Task inputs:
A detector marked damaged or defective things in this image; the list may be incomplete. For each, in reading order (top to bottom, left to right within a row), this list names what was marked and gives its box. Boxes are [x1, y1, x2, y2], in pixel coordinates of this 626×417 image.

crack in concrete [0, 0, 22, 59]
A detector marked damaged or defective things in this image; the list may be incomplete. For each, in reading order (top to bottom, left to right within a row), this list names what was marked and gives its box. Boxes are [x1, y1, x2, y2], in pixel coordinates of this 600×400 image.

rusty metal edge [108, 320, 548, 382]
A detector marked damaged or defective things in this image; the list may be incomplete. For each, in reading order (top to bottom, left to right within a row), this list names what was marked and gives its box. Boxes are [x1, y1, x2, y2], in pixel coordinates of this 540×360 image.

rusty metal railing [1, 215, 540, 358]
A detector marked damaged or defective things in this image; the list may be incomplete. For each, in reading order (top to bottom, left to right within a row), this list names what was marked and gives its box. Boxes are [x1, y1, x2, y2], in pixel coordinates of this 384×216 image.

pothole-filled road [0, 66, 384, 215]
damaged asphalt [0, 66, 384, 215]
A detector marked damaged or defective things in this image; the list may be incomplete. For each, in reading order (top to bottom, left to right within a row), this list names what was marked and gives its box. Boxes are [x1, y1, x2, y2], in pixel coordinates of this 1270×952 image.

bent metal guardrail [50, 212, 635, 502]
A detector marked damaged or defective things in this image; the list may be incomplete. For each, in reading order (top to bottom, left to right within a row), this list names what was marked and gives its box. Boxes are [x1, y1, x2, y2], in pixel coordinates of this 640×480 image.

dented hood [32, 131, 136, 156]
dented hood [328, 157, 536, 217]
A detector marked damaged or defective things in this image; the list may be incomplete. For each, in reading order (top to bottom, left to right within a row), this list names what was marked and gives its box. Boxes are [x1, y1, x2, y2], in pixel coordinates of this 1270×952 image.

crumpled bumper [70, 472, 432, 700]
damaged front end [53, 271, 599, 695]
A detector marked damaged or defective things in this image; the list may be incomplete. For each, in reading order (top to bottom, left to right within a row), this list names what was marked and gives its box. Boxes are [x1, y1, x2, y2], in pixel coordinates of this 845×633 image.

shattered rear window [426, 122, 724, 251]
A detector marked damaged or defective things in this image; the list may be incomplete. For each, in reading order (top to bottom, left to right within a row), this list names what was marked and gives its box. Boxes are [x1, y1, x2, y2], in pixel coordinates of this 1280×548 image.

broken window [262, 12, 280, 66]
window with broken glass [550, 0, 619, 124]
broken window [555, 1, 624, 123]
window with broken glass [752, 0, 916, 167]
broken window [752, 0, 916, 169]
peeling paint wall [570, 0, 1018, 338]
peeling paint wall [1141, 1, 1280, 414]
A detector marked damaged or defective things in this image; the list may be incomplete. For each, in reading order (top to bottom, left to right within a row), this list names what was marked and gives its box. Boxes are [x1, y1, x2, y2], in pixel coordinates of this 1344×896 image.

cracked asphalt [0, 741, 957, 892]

What needs to be done: Put every line of the data above into a numbered list, leaving out the blank lines.

Solution:
1. A detector marked damaged or defective things in this image; the list may be incomplete. For each, in reading order (top to bottom, left to right within a row), this list names what was marked and gives its box. Boxes are [x1, y1, x2, y2], in pixel coordinates of this 626×417 image.
2. crack in concrete [0, 0, 22, 59]
3. A detector marked damaged or defective things in this image; the list may be incomplete. For each, in reading order (top to bottom, left to right within a row), this list names what was marked and gives its box. Boxes are [x1, y1, x2, y2], in pixel coordinates of this 600×400 image.
4. rusty metal edge [108, 320, 548, 382]
5. A detector marked damaged or defective things in this image; the list may be incomplete. For each, in reading order (top to bottom, left to right within a row), this list names what was marked and gives its box. Boxes are [x1, y1, x2, y2], in pixel coordinates of this 540×360 image.
6. rusty metal railing [1, 215, 540, 358]
7. A detector marked damaged or defective things in this image; the list may be incomplete. For each, in reading order (top to bottom, left to right within a row), this list names what was marked and gives its box. Boxes are [x1, y1, x2, y2], in pixel coordinates of this 384×216 image.
8. pothole-filled road [0, 66, 384, 215]
9. damaged asphalt [0, 66, 384, 215]
10. A detector marked damaged or defective things in this image; the list may be incomplete. For each, in reading order (top to bottom, left to right within a row), this list names what was marked and gives its box. Boxes are [x1, y1, x2, y2], in pixel coordinates of this 1270×952 image.
11. bent metal guardrail [50, 212, 635, 502]
12. A detector marked damaged or defective things in this image; the list may be incomplete. For each, in reading order (top to bottom, left to right within a row), this list names what was marked and gives its box. Boxes are [x1, y1, x2, y2], in pixel coordinates of this 640×480 image.
13. dented hood [32, 131, 136, 156]
14. dented hood [328, 157, 536, 217]
15. A detector marked damaged or defective things in this image; the list may be incomplete. For each, in reading order (top to bottom, left to right within a row), this list names what was marked and gives its box. Boxes are [x1, y1, x2, y2], in pixel coordinates of this 1270×952 image.
16. crumpled bumper [70, 472, 432, 700]
17. damaged front end [53, 271, 599, 695]
18. A detector marked damaged or defective things in this image; the list may be incomplete. For each, in reading order (top to bottom, left to right within a row), this list names what was marked and gives its box. Boxes are [x1, y1, x2, y2], in pixel coordinates of this 845×633 image.
19. shattered rear window [426, 122, 724, 251]
20. A detector marked damaged or defective things in this image; the list may be incomplete. For each, in reading order (top to bottom, left to right within a row), this list names what was marked and gives its box. Boxes are [x1, y1, x2, y2], in pixel coordinates of this 1280×548 image.
21. broken window [262, 12, 280, 66]
22. window with broken glass [550, 0, 619, 124]
23. broken window [555, 1, 624, 123]
24. window with broken glass [752, 0, 916, 167]
25. broken window [752, 0, 916, 169]
26. peeling paint wall [570, 0, 1018, 338]
27. peeling paint wall [1141, 1, 1280, 414]
28. A detector marked damaged or defective things in this image; the list may be incomplete. For each, in reading order (top to bottom, left to right within a row), this list names what was marked and gives its box. Boxes are [x1, y1, x2, y2], in pixel coordinates of this 1344×896 image.
29. cracked asphalt [0, 741, 957, 892]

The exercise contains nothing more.